§ **TASK**:
Make an exact copy of the listing underneath, skipping each picture.

§ **MATERIAL FOR THIS TASK**:
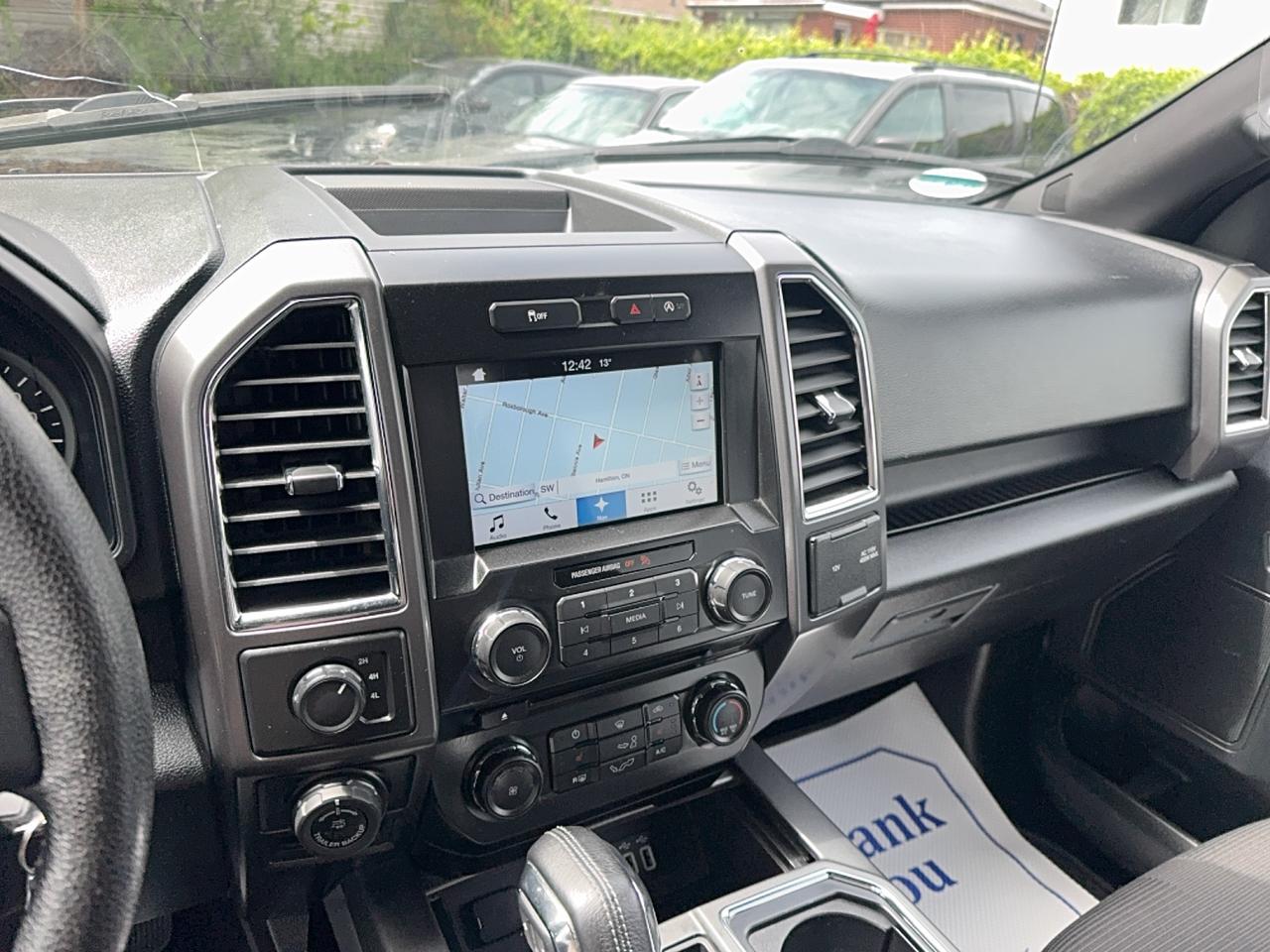 2016 Ford F-150 XLT SPORT Photo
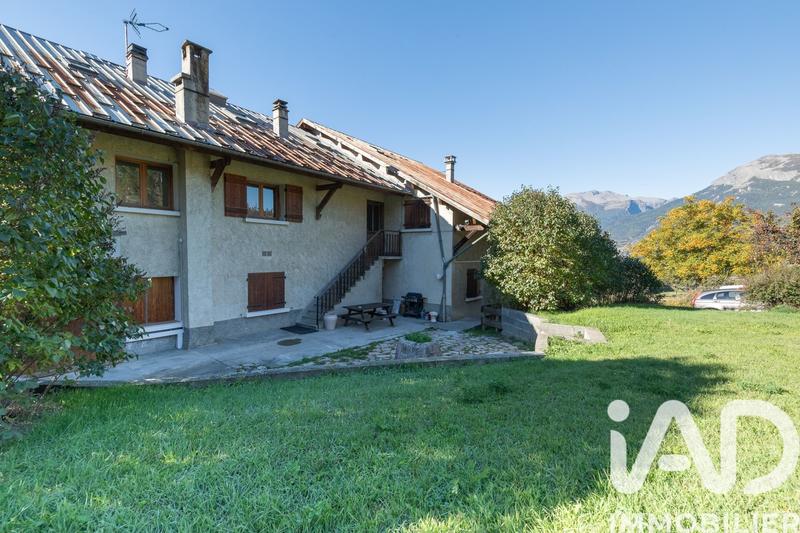 Duplex - 37 m² - 3 pièces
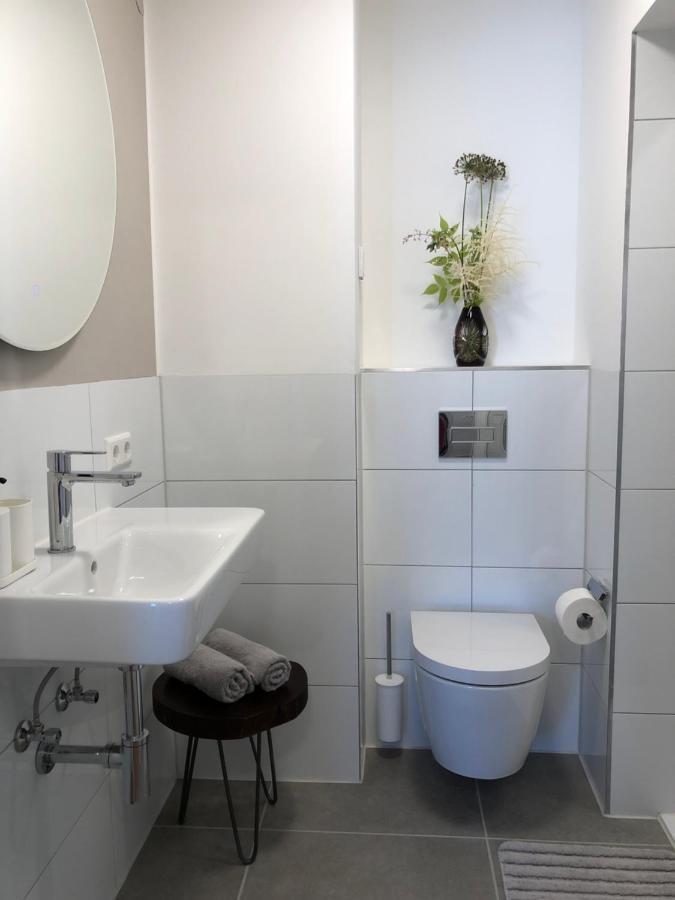 urbanAPARTMENT No.2 Memmingen Bagian luar foto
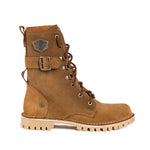 Broger Unisex MC Boots Ohio Cognac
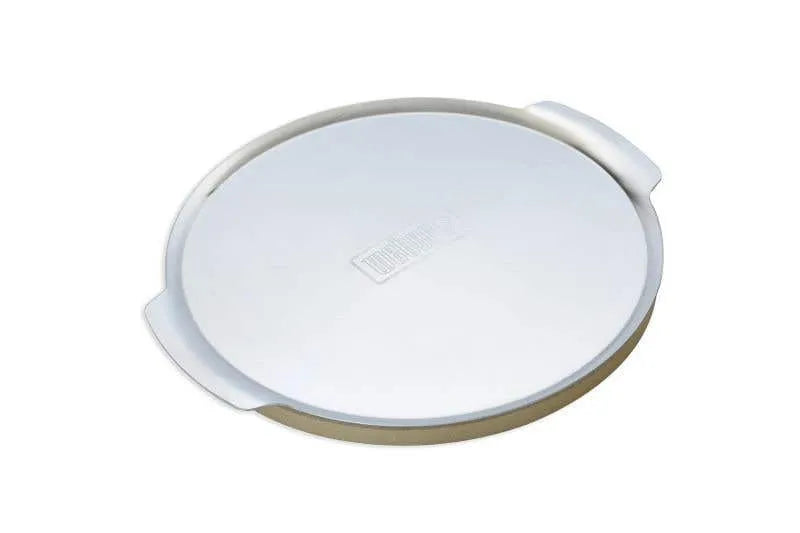 Weber Pizza Stone & Tray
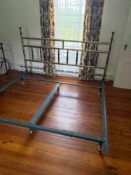 Vintage 4 Piece King Size Bedroom Suit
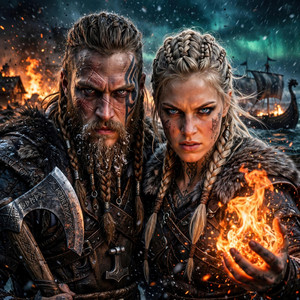 THE WINTER COULD NOT KEEP US by VALHALLA FURY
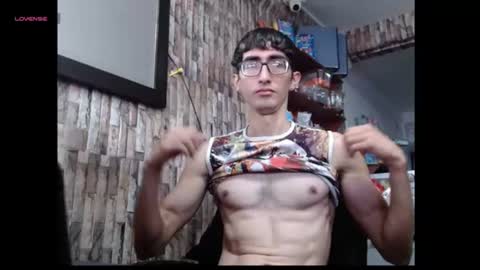 jhosuamoore2 online show from July 9, 12:20 pm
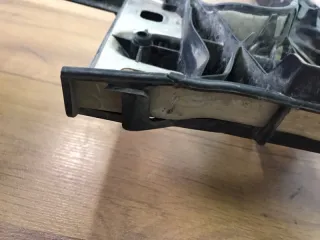 8w0805594 Передняя панель крепления облицовки (телевизор) Audi A4 B9 Арт 2-578449, вид 7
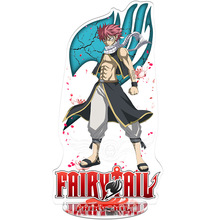 FAIRY TAIL Anime Toy Double Sided Plastic Action Figures Toy High Quality Collection Model Toys 2024 - buy cheap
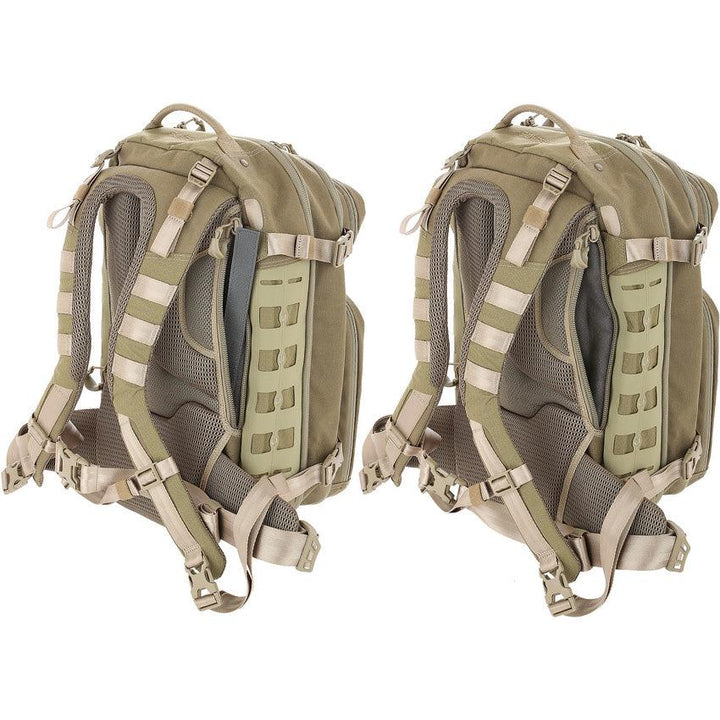 Maxpedition AGR Riftblade Backpack Tan - Knives.mx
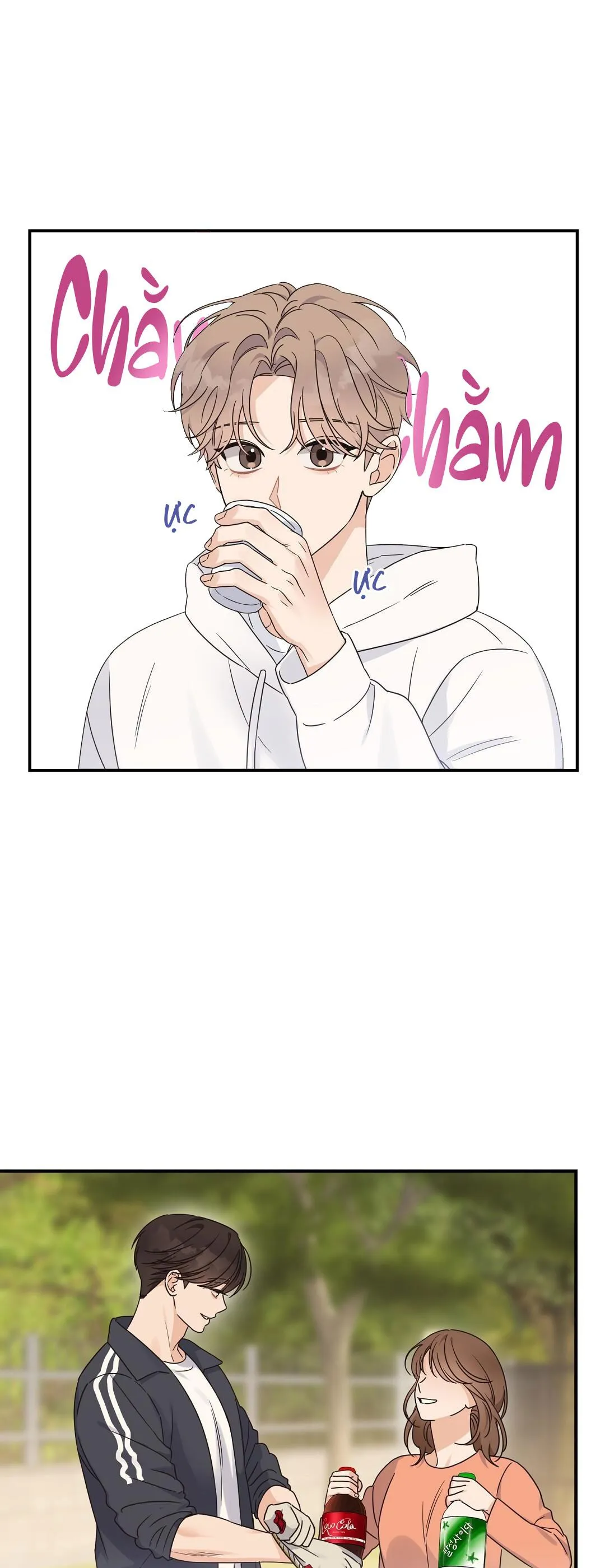 CHẤN THƯƠNG ALPHA Chapter 7 Trang 25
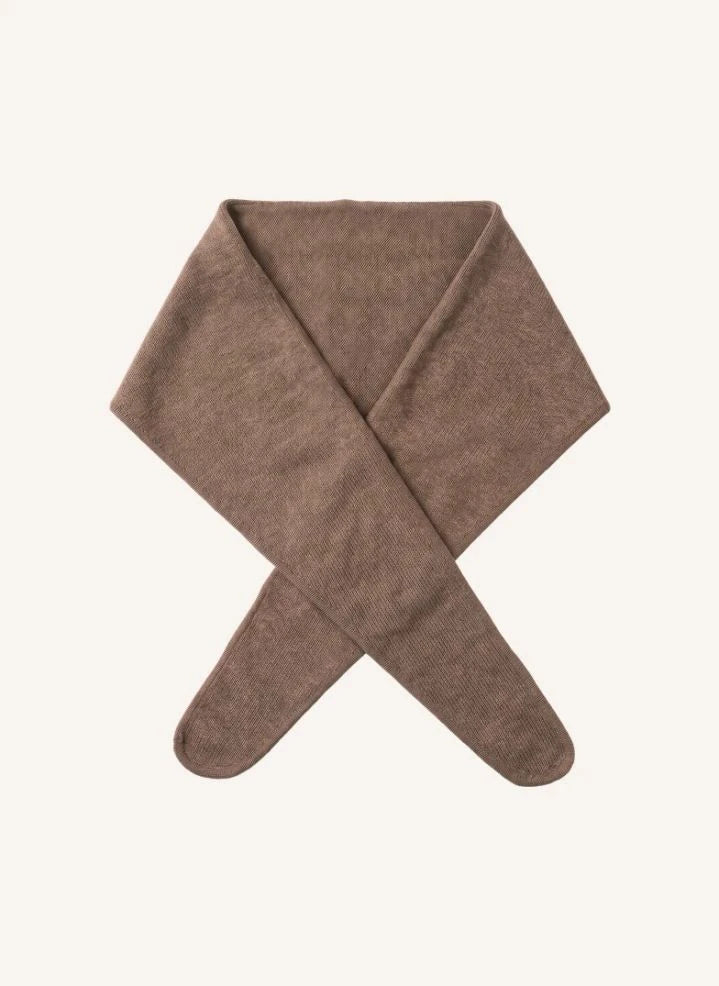 Smallable Kid - Ninon شال الصوف | بني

§ **RESULT**:
 2016 Ford F-150 XLT SPORT Photo
 Duplex - 37 m² - 3 pièces
 urbanAPARTMENT No.2 Memmingen Bagian luar foto
 Broger Unisex MC Boots Ohio Cognac
 Weber Pizza Stone & Tray
 Vintage 4 Piece King Size Bedroom Suit
 THE WINTER COULD NOT KEEP US by VALHALLA FURY
 jhosuamoore2 online show from July 9, 12:20 pm
 8w0805594 Передняя панель крепления облицовки (телевизор) Audi A4 B9 Арт 2-578449, вид 7
 FAIRY TAIL Anime Toy Double Sided Plastic Action Figures Toy High Quality Collection Model Toys 2024 - buy cheap
 Maxpedition AGR Riftblade Backpack Tan - Knives.mx
 CHẤN THƯƠNG ALPHA Chapter 7 Trang 25
 Smallable Kid - Ninon شال الصوف | بني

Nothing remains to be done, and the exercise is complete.